Como bien lo ha dejado asentado en su último documento la Conferencia Episcopal Venezolana, la prédica del odio y la violencia ha terminado concretándose en esta dura y triste realidad de muerte, sufrimiento y destrucción que deja esta guerra.
El fenómeno está lejos de desaparecer. El mal está inoculado en el seno de nuestra sociedad. Las armas están esparcidas por un país que sufre, además, los devastadores efectos del saqueo, la destrucción de la economía y la pandemia.

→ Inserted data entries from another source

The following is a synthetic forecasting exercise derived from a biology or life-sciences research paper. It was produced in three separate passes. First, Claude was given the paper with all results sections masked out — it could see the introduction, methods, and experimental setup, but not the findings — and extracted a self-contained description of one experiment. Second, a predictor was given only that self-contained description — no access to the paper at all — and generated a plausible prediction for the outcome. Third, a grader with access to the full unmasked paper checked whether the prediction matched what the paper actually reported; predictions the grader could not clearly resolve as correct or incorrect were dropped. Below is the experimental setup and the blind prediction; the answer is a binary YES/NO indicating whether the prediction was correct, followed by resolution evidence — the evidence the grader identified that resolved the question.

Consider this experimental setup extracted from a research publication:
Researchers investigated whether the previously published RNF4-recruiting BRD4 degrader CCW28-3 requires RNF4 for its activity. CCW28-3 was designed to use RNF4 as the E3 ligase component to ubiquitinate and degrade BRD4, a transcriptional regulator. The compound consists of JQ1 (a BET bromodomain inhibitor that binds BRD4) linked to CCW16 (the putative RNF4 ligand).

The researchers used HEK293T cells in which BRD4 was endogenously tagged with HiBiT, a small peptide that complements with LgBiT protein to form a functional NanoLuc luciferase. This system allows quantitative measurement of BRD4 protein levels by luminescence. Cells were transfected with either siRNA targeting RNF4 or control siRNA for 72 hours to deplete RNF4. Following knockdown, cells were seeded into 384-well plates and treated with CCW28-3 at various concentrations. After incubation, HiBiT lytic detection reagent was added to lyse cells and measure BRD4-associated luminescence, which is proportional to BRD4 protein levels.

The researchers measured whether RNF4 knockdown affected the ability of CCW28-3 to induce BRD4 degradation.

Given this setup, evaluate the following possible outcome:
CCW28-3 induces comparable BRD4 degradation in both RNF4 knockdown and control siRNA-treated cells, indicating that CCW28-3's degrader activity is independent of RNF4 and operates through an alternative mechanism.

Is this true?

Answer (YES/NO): YES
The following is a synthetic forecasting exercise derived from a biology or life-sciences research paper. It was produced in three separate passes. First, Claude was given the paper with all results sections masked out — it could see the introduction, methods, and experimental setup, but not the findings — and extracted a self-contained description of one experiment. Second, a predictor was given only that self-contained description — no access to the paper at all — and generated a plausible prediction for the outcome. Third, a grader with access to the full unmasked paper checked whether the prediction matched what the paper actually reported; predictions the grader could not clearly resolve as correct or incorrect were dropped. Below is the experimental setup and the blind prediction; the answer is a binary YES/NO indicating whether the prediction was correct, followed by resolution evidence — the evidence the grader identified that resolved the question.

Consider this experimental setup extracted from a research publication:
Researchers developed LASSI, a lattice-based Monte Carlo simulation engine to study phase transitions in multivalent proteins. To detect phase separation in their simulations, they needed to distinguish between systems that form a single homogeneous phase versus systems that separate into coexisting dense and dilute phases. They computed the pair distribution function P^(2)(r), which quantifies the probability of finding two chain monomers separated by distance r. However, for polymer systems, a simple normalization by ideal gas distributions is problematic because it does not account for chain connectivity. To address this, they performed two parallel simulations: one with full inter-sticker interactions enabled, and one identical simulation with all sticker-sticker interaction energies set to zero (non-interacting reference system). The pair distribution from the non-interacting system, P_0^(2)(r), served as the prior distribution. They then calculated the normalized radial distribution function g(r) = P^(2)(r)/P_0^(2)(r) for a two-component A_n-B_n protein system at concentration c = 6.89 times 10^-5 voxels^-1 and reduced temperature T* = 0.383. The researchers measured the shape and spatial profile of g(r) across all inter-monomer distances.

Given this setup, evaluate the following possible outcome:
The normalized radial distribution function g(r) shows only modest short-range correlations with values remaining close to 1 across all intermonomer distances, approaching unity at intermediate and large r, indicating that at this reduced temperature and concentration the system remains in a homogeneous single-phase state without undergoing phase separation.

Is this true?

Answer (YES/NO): NO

Estamos, lamentablemente, sobre un barril de pólvora. El germen de violencia verbal y física que el chavismo ha sembrado nos coloca en una difícil y dolorosa encrucijada. Desmontar esa bomba de la violencia no será tarea fácil para nuestra sociedad.
Lograrlo pasa por la salida de Nicolás Maduro y su camarilla, por la derrota del modelo político que lo ha promovido. Es menester hacer el esfuerzo para lograr la solución política a la crisis de modo que pueda iniciarse el desarme de los espíritus y luego recoger las armas irresponsablemente repartidas.
Construir una sociedad moderna, basada en el derecho, alejada de la arbitrariedad y la injusticia, constituye un desafío de grandes dimensiones para las presentes y futuras generaciones de venezolanos.
Esa es la gran tarea que todos debemos asumir.